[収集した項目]
***

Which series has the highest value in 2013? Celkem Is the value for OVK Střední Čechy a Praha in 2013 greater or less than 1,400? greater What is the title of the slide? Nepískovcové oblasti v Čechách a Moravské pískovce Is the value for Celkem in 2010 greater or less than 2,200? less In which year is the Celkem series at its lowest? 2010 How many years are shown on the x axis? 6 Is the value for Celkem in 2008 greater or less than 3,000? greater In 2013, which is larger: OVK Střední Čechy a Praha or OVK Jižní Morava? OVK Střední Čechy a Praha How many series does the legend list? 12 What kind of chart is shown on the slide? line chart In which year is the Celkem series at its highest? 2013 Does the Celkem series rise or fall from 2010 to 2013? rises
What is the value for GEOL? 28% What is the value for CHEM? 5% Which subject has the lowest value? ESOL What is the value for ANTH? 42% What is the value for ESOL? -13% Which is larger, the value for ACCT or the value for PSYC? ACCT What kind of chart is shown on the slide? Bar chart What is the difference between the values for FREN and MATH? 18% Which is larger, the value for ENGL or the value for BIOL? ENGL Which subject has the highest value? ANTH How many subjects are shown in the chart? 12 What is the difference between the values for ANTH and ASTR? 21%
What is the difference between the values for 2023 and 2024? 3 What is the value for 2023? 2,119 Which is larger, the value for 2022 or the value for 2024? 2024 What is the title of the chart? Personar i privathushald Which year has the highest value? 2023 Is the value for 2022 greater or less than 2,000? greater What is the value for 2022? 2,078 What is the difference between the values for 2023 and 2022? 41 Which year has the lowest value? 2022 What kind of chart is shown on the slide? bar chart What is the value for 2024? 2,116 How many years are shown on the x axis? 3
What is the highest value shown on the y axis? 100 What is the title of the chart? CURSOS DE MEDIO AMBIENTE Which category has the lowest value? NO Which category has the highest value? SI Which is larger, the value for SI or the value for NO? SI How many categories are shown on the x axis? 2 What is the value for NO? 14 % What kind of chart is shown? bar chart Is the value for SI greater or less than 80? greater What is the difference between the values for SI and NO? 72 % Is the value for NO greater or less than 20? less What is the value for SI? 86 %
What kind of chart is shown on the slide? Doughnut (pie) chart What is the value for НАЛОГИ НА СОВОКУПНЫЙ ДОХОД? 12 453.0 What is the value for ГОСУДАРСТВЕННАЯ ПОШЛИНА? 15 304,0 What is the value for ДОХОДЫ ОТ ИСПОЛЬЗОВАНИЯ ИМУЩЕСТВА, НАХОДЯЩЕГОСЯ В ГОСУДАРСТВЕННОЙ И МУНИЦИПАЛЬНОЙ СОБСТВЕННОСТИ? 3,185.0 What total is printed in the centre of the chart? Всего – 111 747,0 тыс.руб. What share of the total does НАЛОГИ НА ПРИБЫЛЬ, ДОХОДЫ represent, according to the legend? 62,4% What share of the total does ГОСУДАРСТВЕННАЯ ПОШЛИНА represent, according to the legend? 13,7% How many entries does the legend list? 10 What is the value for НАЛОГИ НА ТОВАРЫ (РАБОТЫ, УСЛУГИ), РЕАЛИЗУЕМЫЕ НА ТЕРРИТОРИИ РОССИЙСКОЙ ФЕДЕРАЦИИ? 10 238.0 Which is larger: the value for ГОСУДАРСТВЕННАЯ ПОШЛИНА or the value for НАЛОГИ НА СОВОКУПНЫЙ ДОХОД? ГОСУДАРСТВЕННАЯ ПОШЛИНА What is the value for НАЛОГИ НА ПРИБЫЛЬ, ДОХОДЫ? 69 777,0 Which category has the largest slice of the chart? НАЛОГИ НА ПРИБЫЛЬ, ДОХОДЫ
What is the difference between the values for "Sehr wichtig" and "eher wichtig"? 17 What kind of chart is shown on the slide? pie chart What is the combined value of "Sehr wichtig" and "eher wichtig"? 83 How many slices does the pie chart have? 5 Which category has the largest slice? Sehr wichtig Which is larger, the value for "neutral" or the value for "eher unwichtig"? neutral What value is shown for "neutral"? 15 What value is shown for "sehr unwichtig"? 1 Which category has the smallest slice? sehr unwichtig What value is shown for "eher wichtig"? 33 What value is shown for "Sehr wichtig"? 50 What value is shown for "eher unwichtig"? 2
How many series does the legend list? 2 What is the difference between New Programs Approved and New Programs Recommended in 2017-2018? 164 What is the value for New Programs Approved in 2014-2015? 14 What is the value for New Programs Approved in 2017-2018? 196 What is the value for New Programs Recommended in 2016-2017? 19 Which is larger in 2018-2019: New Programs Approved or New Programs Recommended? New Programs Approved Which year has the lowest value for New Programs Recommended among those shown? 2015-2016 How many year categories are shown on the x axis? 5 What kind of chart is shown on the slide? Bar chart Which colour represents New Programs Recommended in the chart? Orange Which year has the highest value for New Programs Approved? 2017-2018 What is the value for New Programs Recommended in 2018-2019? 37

***

作業内容
上のデータから「greater」という語を含む行をすべて探し、その行を書き写してください。

結果
Which series has the highest value in 2013? Celkem Is the value for OVK Střední Čechy a Praha in 2013 greater or less than 1,400? greater What is the title of the slide? Nepískovcové oblasti v Čechách a Moravské pískovce Is the value for Celkem in 2010 greater or less than 2,200? less In which year is the Celkem series at its lowest? 2010 How many years are shown on the x axis? 6 Is the value for Celkem in 2008 greater or less than 3,000? greater In 2013, which is larger: OVK Střední Čechy a Praha or OVK Jižní Morava? OVK Střední Čechy a Praha How many series does the legend list? 12 What kind of chart is shown on the slide? line chart In which year is the Celkem series at its highest? 2013 Does the Celkem series rise or fall from 2010 to 2013? rises
What is the difference between the values for 2023 and 2024? 3 What is the value for 2023? 2,119 Which is larger, the value for 2022 or the value for 2024? 2024 What is the title of the chart? Personar i privathushald Which year has the highest value? 2023 Is the value for 2022 greater or less than 2,000? greater What is the value for 2022? 2,078 What is the difference between the values for 2023 and 2022? 41 Which year has the lowest value? 2022 What kind of chart is shown on the slide? bar chart What is the value for 2024? 2,116 How many years are shown on the x axis? 3
What is the highest value shown on the y axis? 100 What is the title of the chart? CURSOS DE MEDIO AMBIENTE Which category has the lowest value? NO Which category has the highest value? SI Which is larger, the value for SI or the value for NO? SI How many categories are shown on the x axis? 2 What is the value for NO? 14 % What kind of chart is shown? bar chart Is the value for SI greater or less than 80? greater What is the difference between the values for SI and NO? 72 % Is the value for NO greater or less than 20? less What is the value for SI? 86 %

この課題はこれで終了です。